Rogers case is an anomaly. He takes over a program that won eight games last year, yet it still left Cougar fans believing they underachieved. This year, Rogers faces a much different beast of a schedule. The Cougars will travel over 8,000 miles this year, the fourth most in the country behind Hawai’i and two schools that choose to do this almost annually, Stanford and Oregon. After the Apple Cup on September 20th, WSU won’t take Gesa Field in front of the home faithful for over a month when they host Toledo on October 25th. He doesn’t even get to scout out how to attack his conference foes in the future like almost every other coach to take a new job, as the Cougars only play Oregon State. (twice!) And this is also only his third season as a program leader. All in all, this is about as rough of a landing for Rogers as you could get. But, in this wicked storm, calm waters can be seen ahead. In Rogers second year, WSU won’t have to travel across the country; they’ll play in a comfortable, fairly local conference schedule. Rogers second year could serve as a launchpad into an even more successful third season, when most coaches begin to truly hit their stride.
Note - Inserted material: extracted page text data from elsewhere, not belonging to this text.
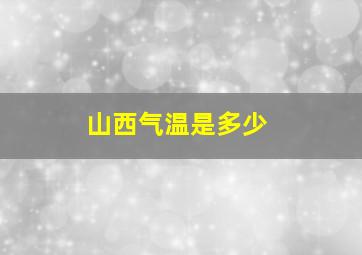 山西气温是多少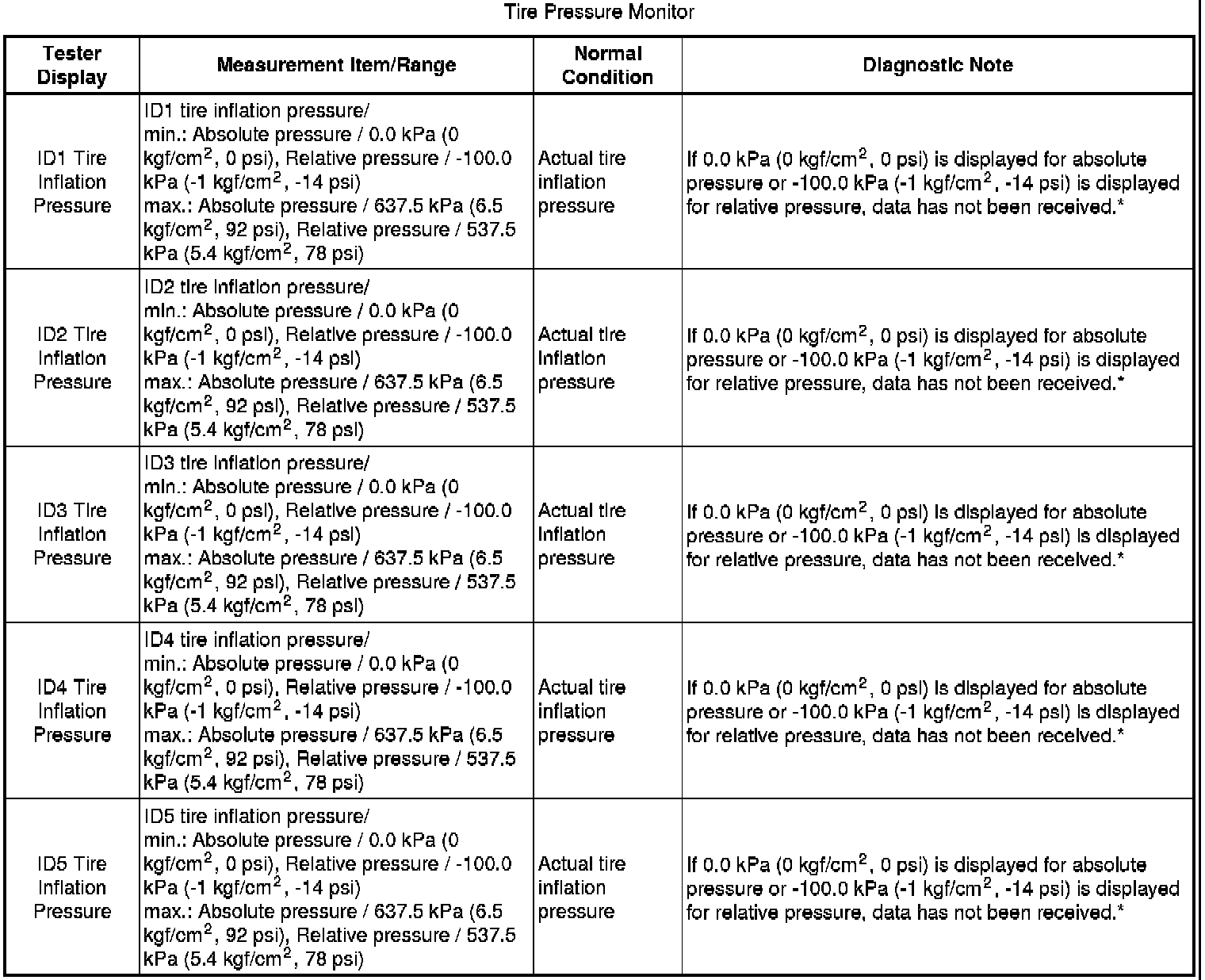 Tire Pressure Monitor

| Tester Display | Measurement Item/Range | Normal Condition | Diagnostic Note |
|---|---|---|---|
| ID1 Tire Inflation Pressure | ID1 tire inflation pressure/ min.: Absolute pressure / 0.0 kPa (0 kgf/cm$^2$, 0 psi), Relative pressure / -100.0 kPa (-1 kgf/cm$^2$, -14 psi) max.: Absolute pressure / 637.5 kPa (6.5 kgf/cm$^2$, 92 psi), Relative pressure / 537.5 kPa (5.4 kgf/cm$^2$, 78 psi) | Actual tire inflation pressure | If 0.0 kPa (0 kgf/cm$^2$, 0 psi) is displayed for absolute pressure or -100.0 kPa (-1 kgf/cm$^2$, -14 psi) is displayed for relative pressure, data has not been received.* |
| ID2 Tire Inflation Pressure | ID2 tire inflation pressure/ min.: Absolute pressure / 0.0 kPa (0 kgf/cm$^2$, 0 psi), Relative pressure / -100.0 kPa (-1 kgf/cm$^2$, -14 psi) max.: Absolute pressure / 637.5 kPa (6.5 kgf/cm$^2$, 92 psi), Relative pressure / 537.5 kPa (5.4 kgf/cm$^2$, 78 psi) | Actual tire inflation pressure | If 0.0 kPa (0 kgf/cm$^2$, 0 psi) is displayed for absolute pressure or -100.0 kPa (-1 kgf/cm$^2$, -14 psi) is displayed for relative pressure, data has not been received.* |
| ID3 Tire Inflation Pressure | ID3 tire inflation pressure/ min.: Absolute pressure / 0.0 kPa (0 kgf/cm$^2$, 0 psi), Relative pressure / -100.0 kPa (-1 kgf/cm$^2$, -14 psi) max.: Absolute pressure / 637.5 kPa (6.5 kgf/cm$^2$, 92 psi), Relative pressure / 537.5 kPa (5.4 kgf/cm$^2$, 78 psi) | Actual tire inflation pressure | If 0.0 kPa (0 kgf/cm$^2$, 0 psi) is displayed for absolute pressure or -100.0 kPa (-1 kgf/cm$^2$, -14 psi) is displayed for relative pressure, data has not been received.* |
| ID4 Tire Inflation Pressure | ID4 tire inflation pressure/ min.: Absolute pressure / 0.0 kPa (0 kgf/cm$^2$, 0 psi), Relative pressure / -100.0 kPa (-1 kgf/cm$^2$, -14 psi) max.: Absolute pressure / 637.5 kPa (6.5 kgf/cm$^2$, 92 psi), Relative pressure / 537.5 kPa (5.4 kgf/cm$^2$, 78 psi) | Actual tire inflation pressure | If 0.0 kPa (0 kgf/cm$^2$, 0 psi) is displayed for absolute pressure or -100.0 kPa (-1 kgf/cm$^2$, -14 psi) is displayed for relative pressure, data has not been received.* |
| ID5 Tire Inflation Pressure | ID5 tire inflation pressure/ min.: Absolute pressure / 0.0 kPa (0 kgf/cm$^2$, 0 psi), Relative pressure / -100.0 kPa (-1 kgf/cm$^2$, -14 psi) max.: Absolute pressure / 637.5 kPa (6.5 kgf/cm$^2$, 92 psi), Relative pressure / 537.5 kPa (5.4 kgf/cm$^2$, 78 psi) | Actual tire inflation pressure | If 0.0 kPa (0 kgf/cm$^2$, 0 psi) is displayed for absolute pressure or -100.0 kPa (-1 kgf/cm$^2$, -14 psi) is displayed for relative pressure, data has not been received.* |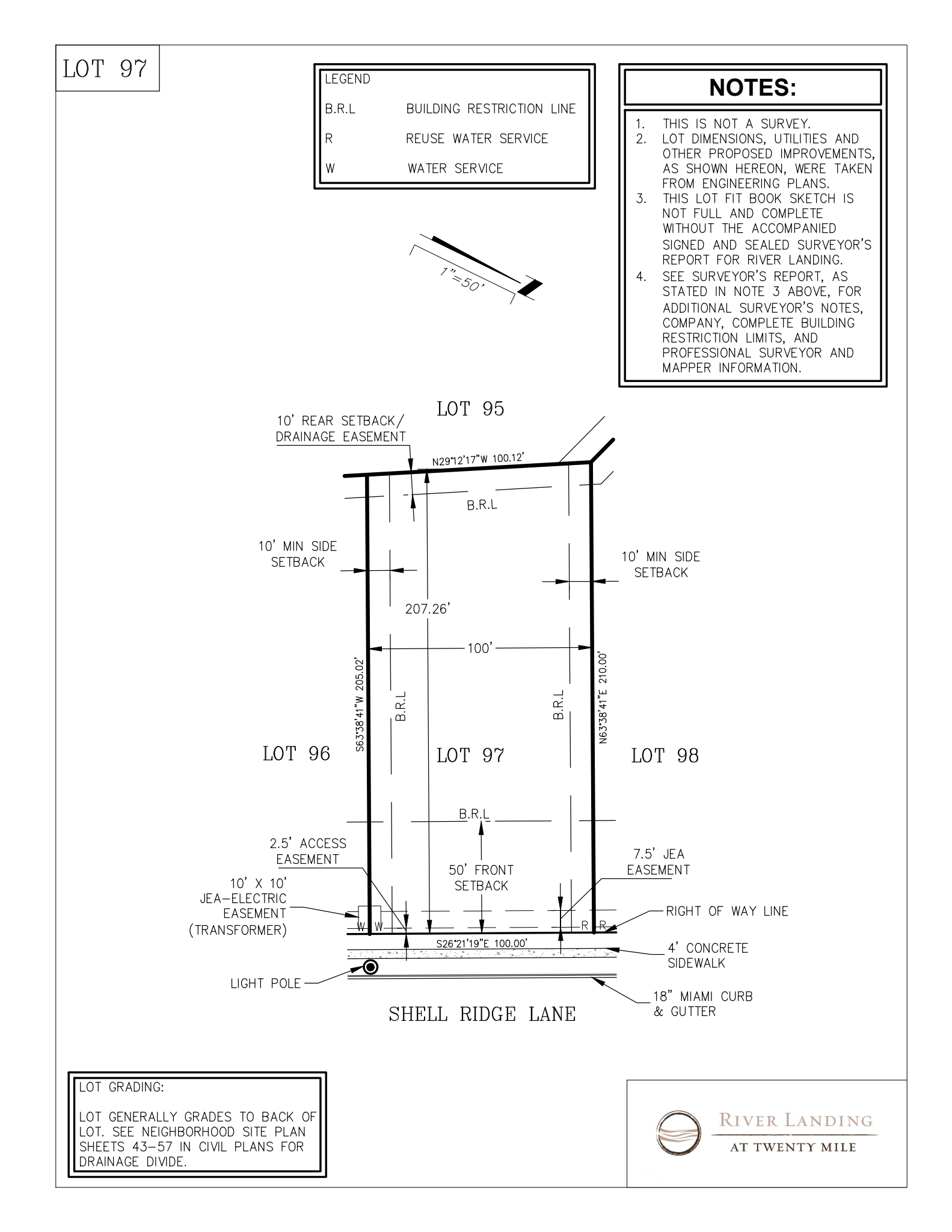 LOT 97

LEGEND

B.R.L BUILDING RESTRICTION LINE

R REUSE WATER SERVICE

W WATER SERVICE

NOTES:

1. THIS IS NOT A SURVEY.
2. LOT DIMENSIONS, UTILITIES AND OTHER PROPOSED IMPROVEMENTS, AS SHOWN HEREON, WERE TAKEN FROM ENGINEERING PLANS.
3. THIS LOT FIT BOOK SKETCH IS NOT FULL AND COMPLETE WITHOUT THE ACCOMPANIED SIGNED AND SEALED SURVEYOR'S REPORT FOR RIVER LANDING.
4. SEE SURVEYOR'S REPORT, AS STATED IN NOTE 3 ABOVE, FOR ADDITIONAL SURVEYOR'S NOTES, COMPANY, COMPLETE BUILDING RESTRICTION LIMITS, AND PROFESSIONAL SURVEYOR AND MAPPER INFORMATION.

1"=50'

LOT 95

10' REAR SETBACK/ DRAINAGE EASEMENT

N29°12'17"W 100.12'

B.R.L

10' MIN SIDE SETBACK

10' MIN SIDE SETBACK

207.26'

100'

S63°38'41"W 205.02'

B.R.L

B.R.L

N63°38'41"E 210.00'

LOT 96

LOT 97

LOT 98

B.R.L

2.5' ACCESS EASEMENT

50' FRONT SETBACK

7.5' JEA EASEMENT

10' X 10' JEA-ELECTRIC EASEMENT (TRANSFORMER)

W W

R R

RIGHT OF WAY LINE

S26°21'19"E 100.00'

4' CONCRETE SIDEWALK

LIGHT POLE

18" MIAMI CURB & GUTTER

SHELL RIDGE LANE

LOT GRADING:

LOT GENERALLY GRADES TO BACK OF LOT. SEE NEIGHBORHOOD SITE PLAN SHEETS 43-57 IN CIVIL PLANS FOR DRAINAGE DIVIDE.

RIVER LANDING
AT TWENTY MILE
Of the 14 coaches to make the leap and stick around for their third season, 12 had their best season to date in their third season.
It’s not wild to believe that Rogers can be one of the next greats to come straight from the FCS ranks. What Rogers does bring is a brief but wildly successful resume. In his first year as a head coach, he reached the summit of FCS football, winning the national championship with the South Dakota State Jackrabbits. In his second year, he brought the Jackrabbits to the doorstep of another but ultimately fell short in the semi-finals to the eventual champions, North Dakota State.
The only coaches since 2012 to move straight from FCS to FBS who share that level of success are Bohl, Klieman, and Mike Houston. Bohl and Klieman both led North Dakota State to national championships and then turned that into successful careers at the FBS level. Bohl retired after 10 seasons of leading the Wyoming Cowboys, winning at least six games or more between his third and 10th years, excluding 2020. After taking James Madison to an FCS championship, Houston spent five and a half seasons with the East Carolina Pirates, achieving two winning seasons in that time before being fired mid-season in 2024.
Rogers has the opportunity to become one of the next greats out of the FCS ranks. With a championship pedigree and what history tells us about the level of coaches who bring that type of resume with them to the FBS, Rogers could be in Pullman for a long time should he choose to.